■ JOB
Each line below should be reproduced without any alteration.
******
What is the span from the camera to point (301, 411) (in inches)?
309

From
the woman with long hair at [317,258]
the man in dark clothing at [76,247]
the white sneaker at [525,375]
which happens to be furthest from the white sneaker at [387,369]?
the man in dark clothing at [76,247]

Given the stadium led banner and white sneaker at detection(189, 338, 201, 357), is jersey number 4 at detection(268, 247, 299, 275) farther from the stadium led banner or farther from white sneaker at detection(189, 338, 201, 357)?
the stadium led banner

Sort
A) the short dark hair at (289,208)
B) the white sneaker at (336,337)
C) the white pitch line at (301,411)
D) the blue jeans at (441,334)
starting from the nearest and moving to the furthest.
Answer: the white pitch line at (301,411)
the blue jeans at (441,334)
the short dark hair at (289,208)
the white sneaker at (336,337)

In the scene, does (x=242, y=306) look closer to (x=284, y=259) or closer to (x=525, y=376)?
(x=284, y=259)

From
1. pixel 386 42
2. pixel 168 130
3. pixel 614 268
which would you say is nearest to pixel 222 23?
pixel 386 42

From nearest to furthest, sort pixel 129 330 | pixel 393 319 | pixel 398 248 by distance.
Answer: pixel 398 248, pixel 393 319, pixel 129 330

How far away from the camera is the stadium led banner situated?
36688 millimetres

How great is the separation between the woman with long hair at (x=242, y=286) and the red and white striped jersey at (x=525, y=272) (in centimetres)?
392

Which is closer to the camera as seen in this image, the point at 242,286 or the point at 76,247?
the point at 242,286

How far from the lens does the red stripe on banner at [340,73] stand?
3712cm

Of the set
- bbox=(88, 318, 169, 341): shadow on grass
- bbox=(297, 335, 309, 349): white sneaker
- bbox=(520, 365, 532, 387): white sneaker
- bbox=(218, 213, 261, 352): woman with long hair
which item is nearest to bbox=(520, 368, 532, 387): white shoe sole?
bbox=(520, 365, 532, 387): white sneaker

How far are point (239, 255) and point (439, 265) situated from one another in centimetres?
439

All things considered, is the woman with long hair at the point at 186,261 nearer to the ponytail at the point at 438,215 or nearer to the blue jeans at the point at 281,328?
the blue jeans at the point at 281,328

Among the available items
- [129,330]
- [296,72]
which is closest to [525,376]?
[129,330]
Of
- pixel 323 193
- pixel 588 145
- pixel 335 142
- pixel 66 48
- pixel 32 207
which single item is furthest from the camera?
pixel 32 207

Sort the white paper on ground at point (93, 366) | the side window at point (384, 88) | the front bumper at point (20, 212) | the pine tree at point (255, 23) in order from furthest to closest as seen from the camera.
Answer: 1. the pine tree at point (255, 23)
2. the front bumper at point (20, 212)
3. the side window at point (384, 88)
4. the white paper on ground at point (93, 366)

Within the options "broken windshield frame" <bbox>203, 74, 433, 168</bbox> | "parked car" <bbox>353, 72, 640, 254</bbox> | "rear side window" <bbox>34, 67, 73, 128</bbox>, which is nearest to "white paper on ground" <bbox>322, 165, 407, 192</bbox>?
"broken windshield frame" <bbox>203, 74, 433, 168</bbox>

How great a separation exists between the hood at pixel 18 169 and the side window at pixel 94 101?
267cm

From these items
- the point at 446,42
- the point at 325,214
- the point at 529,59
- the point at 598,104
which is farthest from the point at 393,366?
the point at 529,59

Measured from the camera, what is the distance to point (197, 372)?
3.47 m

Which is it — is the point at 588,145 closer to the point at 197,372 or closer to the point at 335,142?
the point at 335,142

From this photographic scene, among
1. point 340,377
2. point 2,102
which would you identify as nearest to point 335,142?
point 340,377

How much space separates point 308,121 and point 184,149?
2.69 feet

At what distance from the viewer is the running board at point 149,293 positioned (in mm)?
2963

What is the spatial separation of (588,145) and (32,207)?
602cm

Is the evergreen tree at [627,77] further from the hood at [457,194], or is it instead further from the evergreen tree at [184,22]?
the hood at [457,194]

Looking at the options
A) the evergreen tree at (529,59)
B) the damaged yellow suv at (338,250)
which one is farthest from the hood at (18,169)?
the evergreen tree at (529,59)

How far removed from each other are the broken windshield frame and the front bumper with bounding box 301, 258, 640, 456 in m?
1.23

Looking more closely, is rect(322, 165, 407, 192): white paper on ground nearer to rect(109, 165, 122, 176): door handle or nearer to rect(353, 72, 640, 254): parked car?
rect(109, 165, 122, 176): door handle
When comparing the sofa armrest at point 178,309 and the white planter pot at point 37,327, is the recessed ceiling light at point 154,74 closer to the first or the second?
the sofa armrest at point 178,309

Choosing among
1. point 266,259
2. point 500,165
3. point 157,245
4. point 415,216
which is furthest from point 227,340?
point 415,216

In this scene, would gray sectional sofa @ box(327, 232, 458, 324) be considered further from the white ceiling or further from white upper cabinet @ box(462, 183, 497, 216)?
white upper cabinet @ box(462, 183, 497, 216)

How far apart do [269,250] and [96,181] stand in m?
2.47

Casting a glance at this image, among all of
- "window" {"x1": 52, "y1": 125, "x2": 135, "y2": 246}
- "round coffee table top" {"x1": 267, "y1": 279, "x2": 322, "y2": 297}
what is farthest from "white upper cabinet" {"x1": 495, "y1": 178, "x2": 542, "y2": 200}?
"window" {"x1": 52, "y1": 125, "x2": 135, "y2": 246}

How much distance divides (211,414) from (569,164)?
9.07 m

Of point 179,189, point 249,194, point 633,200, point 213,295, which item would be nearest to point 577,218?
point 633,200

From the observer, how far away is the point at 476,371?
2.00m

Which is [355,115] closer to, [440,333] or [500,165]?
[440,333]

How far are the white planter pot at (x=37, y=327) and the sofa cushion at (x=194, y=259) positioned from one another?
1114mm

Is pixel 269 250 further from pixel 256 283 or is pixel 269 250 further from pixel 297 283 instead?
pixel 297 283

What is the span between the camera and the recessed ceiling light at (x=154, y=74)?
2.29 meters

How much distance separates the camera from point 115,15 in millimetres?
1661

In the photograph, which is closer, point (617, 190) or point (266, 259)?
******
■ WRITTEN SOLUTION
What is the span from the camera to point (301, 411) (in inches)?
309

From
the woman with long hair at [317,258]
the man in dark clothing at [76,247]
the white sneaker at [525,375]
which happens to be furthest from the white sneaker at [387,369]?
the man in dark clothing at [76,247]

Given the stadium led banner and white sneaker at detection(189, 338, 201, 357), is jersey number 4 at detection(268, 247, 299, 275) farther from the stadium led banner or farther from white sneaker at detection(189, 338, 201, 357)?
the stadium led banner

Sort
A) the short dark hair at (289,208)
B) the white sneaker at (336,337)
C) the white pitch line at (301,411)
D) the blue jeans at (441,334)
starting from the nearest and moving to the furthest.
Answer: the white pitch line at (301,411)
the blue jeans at (441,334)
the short dark hair at (289,208)
the white sneaker at (336,337)

In the scene, does (x=242, y=306) look closer to (x=284, y=259) or closer to (x=525, y=376)?
(x=284, y=259)

From
1. pixel 386 42
2. pixel 168 130
3. pixel 614 268
which would you say is nearest to pixel 222 23?
pixel 386 42

From nearest to furthest, sort pixel 129 330 | pixel 393 319 | pixel 398 248 by distance.
Answer: pixel 398 248, pixel 393 319, pixel 129 330

How far away from the camera is the stadium led banner situated?
36688 millimetres

How great is the separation between the woman with long hair at (x=242, y=286) and the red and white striped jersey at (x=525, y=272) (in centimetres)?
392

Which is closer to the camera as seen in this image, the point at 242,286 or the point at 76,247?
the point at 242,286

How far from the lens does the red stripe on banner at [340,73] stand?
3712cm

Of the set
- bbox=(88, 318, 169, 341): shadow on grass
- bbox=(297, 335, 309, 349): white sneaker
- bbox=(520, 365, 532, 387): white sneaker
- bbox=(218, 213, 261, 352): woman with long hair
which item is nearest to bbox=(520, 368, 532, 387): white shoe sole?
bbox=(520, 365, 532, 387): white sneaker

How far are point (239, 255) and point (439, 265) situated from one another in centimetres?
439

All things considered, is the woman with long hair at the point at 186,261 nearer to the ponytail at the point at 438,215 or nearer to the blue jeans at the point at 281,328?
the blue jeans at the point at 281,328

Among the available items
- [129,330]
- [296,72]
which is closest to [525,376]?
[129,330]
Of
- pixel 323 193
- pixel 588 145
- pixel 335 142
- pixel 66 48
- pixel 32 207
which single item is furthest from the camera?
pixel 32 207

Sort the white paper on ground at point (93, 366) | the side window at point (384, 88) | the front bumper at point (20, 212) | the pine tree at point (255, 23) in order from furthest to closest as seen from the camera.
Answer: 1. the pine tree at point (255, 23)
2. the front bumper at point (20, 212)
3. the side window at point (384, 88)
4. the white paper on ground at point (93, 366)

Within the options "broken windshield frame" <bbox>203, 74, 433, 168</bbox> | "parked car" <bbox>353, 72, 640, 254</bbox> | "rear side window" <bbox>34, 67, 73, 128</bbox>, which is nearest to "white paper on ground" <bbox>322, 165, 407, 192</bbox>?
"broken windshield frame" <bbox>203, 74, 433, 168</bbox>

How great a separation exists between the hood at pixel 18 169 and the side window at pixel 94 101?
267cm

From these items
- the point at 446,42
- the point at 325,214
- the point at 529,59
- the point at 598,104
which is farthest from the point at 393,366?
the point at 529,59

Measured from the camera, what is the distance to point (197, 372)?
3.47 m

Which is it — is the point at 588,145 closer to the point at 197,372 or closer to the point at 335,142?
the point at 335,142

From this photographic scene, among
1. point 340,377
2. point 2,102
which would you identify as nearest to point 335,142?
point 340,377

How much space separates point 308,121 and point 184,149?
2.69 feet

At what distance from the viewer is the running board at point 149,293 positioned (in mm)?
2963

What is the spatial separation of (588,145) and (32,207)?
602cm

Is the evergreen tree at [627,77] further from the hood at [457,194], or is it instead further from the evergreen tree at [184,22]?
the hood at [457,194]

Looking at the options
A) the evergreen tree at (529,59)
B) the damaged yellow suv at (338,250)
which one is farthest from the hood at (18,169)?
the evergreen tree at (529,59)

How far removed from each other are the broken windshield frame and the front bumper with bounding box 301, 258, 640, 456 in m?
1.23

Looking more closely, is rect(322, 165, 407, 192): white paper on ground nearer to rect(109, 165, 122, 176): door handle or nearer to rect(353, 72, 640, 254): parked car?
rect(109, 165, 122, 176): door handle
When comparing the sofa armrest at point 178,309 and the white planter pot at point 37,327, is the recessed ceiling light at point 154,74 closer to the first or the second?
the sofa armrest at point 178,309

Choosing among
1. point 266,259
2. point 500,165
3. point 157,245
4. point 415,216
which is furthest from point 227,340?
point 415,216

In this scene, would gray sectional sofa @ box(327, 232, 458, 324) be considered further from the white ceiling or further from white upper cabinet @ box(462, 183, 497, 216)?
white upper cabinet @ box(462, 183, 497, 216)

How far apart do [269,250] and [96,181] stand in m?
2.47

Casting a glance at this image, among all of
- "window" {"x1": 52, "y1": 125, "x2": 135, "y2": 246}
- "round coffee table top" {"x1": 267, "y1": 279, "x2": 322, "y2": 297}
what is farthest from "white upper cabinet" {"x1": 495, "y1": 178, "x2": 542, "y2": 200}?
"window" {"x1": 52, "y1": 125, "x2": 135, "y2": 246}

How much distance divides (211,414) from (569,164)?
9.07 m

Of point 179,189, point 249,194, point 633,200, point 213,295, which item would be nearest to point 577,218?
point 633,200

From the observer, how far away is the point at 476,371?
2.00m

Which is [355,115] closer to, [440,333] or [500,165]?
[440,333]

How far are the white planter pot at (x=37, y=327) and the sofa cushion at (x=194, y=259) positioned from one another?
1114mm

Is pixel 269 250 further from pixel 256 283 or is pixel 269 250 further from pixel 297 283 instead?
pixel 297 283

What is the span between the camera and the recessed ceiling light at (x=154, y=74)?
2.29 meters

How much distance separates the camera from point 115,15 in millimetres?
1661

In the photograph, which is closer, point (617, 190) or point (266, 259)?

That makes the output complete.